- Excerpt to read -
The computer numerical control (CNC) programs were prepared manually, and the path offsets were not taken into account. The EDM-machine factors chosen following the recommendations [23,33,69,70,71] are presented in

Table 3. Electrical discharge machining factors during experimental work for machining Al₂O₃ + 30%TiC in water.

Factor	Value
Operational voltage, Vo	75, 85, 108 V
Pulse frequency, fp	5 kHz
Pulse width, Tp	1 µs
Speed of the tool rewinding, Ws	7 m/min
Feed rate, Rf	0.4 mm/min

. The values are provided in equivalent units of the machine. The tool electrode used in all the experiments was a brass wire d_w of 0.25 mm in diameter made of CuZn35 (Cu—65%; Zn—35%).

- Exercise brief -
Rewrite the passage on electrical discharge machining, starting with "Table 3. Electrical" and going on through "CuZn35 (Cu—65%; Zn—35%).", and change "brass" to "copper".

- Supplied data -
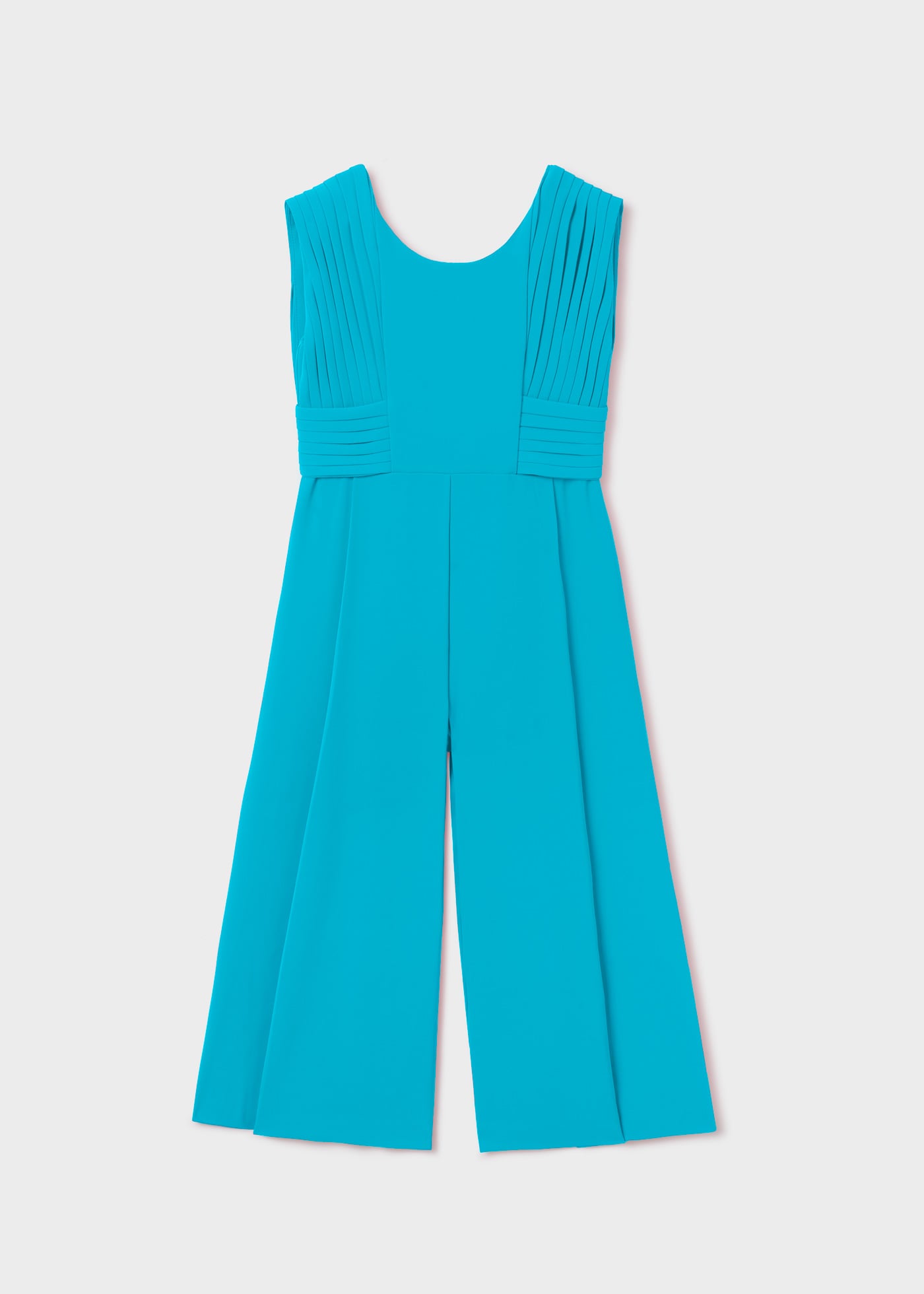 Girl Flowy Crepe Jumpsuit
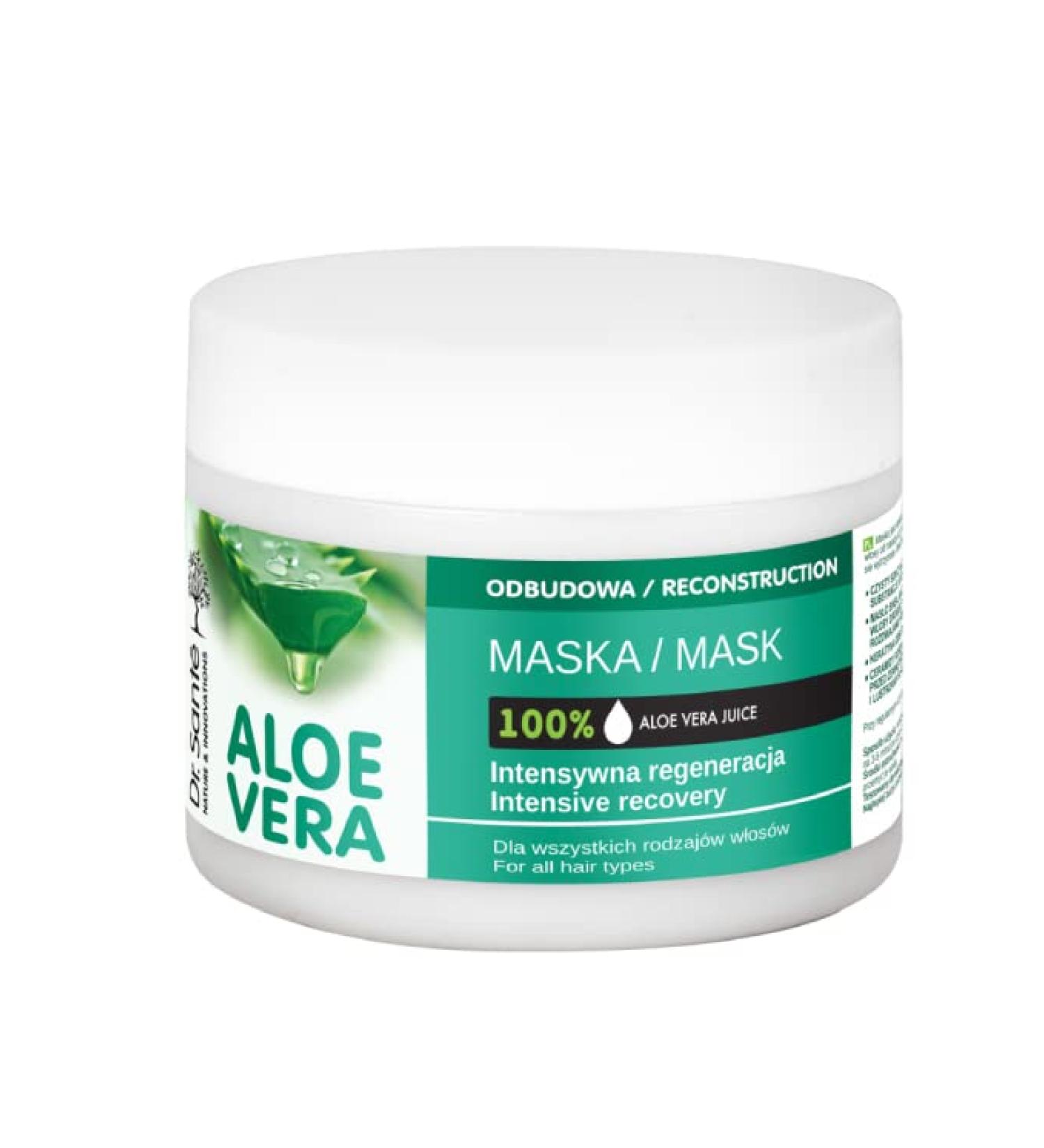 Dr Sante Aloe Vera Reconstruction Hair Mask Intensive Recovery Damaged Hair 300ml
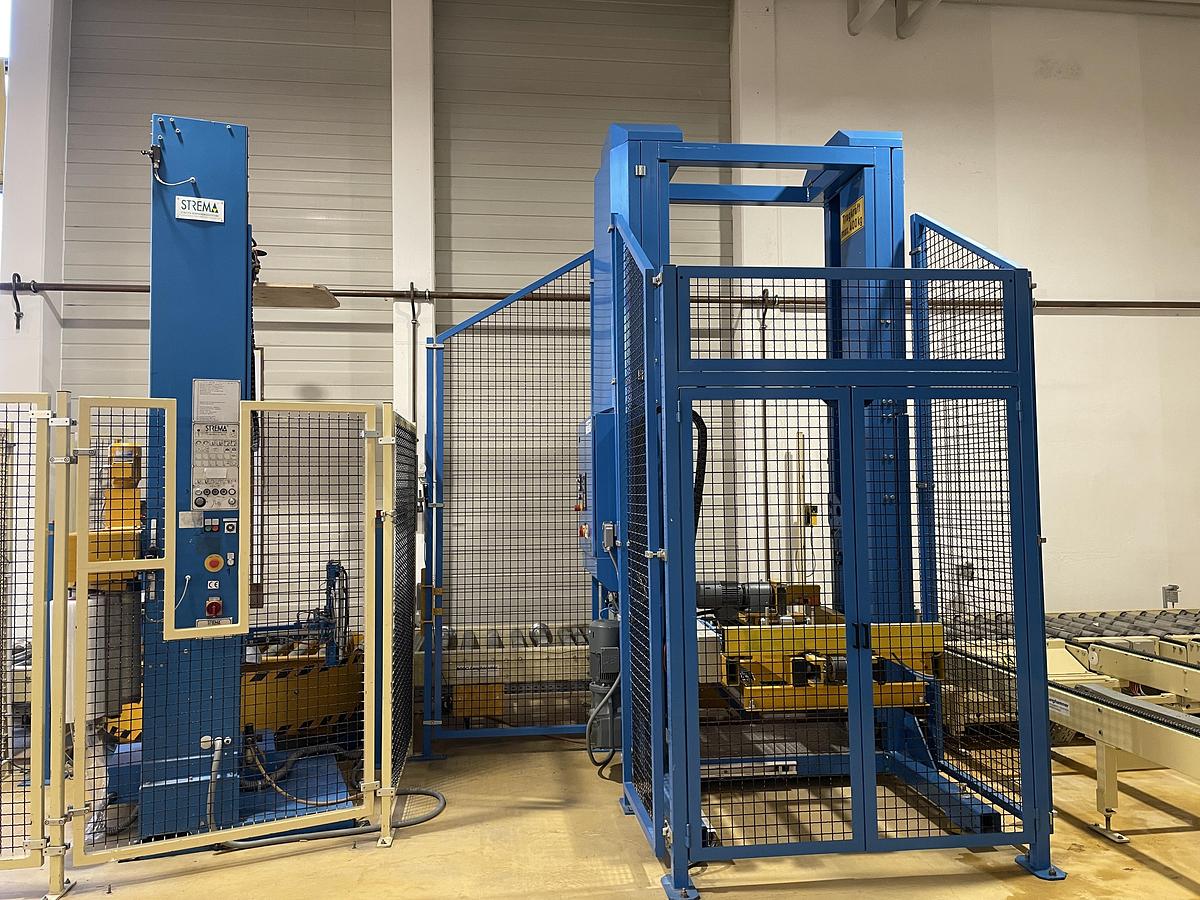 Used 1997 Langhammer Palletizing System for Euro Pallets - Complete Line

- Task output -
Table 3. Electrical discharge machining factors during experimental work for machining Al₂O₃ + 30%TiC in water.

Factor	Value
Operational voltage, Vo	75, 85, 108 V
Pulse frequency, fp	5 kHz
Pulse width, Tp	1 µs
Speed of the tool rewinding, Ws	7 m/min
Feed rate, Rf	0.4 mm/min

. The values are provided in equivalent units of the machine. The tool electrode used in all the experiments was a copper wire d_w of 0.25 mm in diameter made of CuZn35 (Cu—65%; Zn—35%).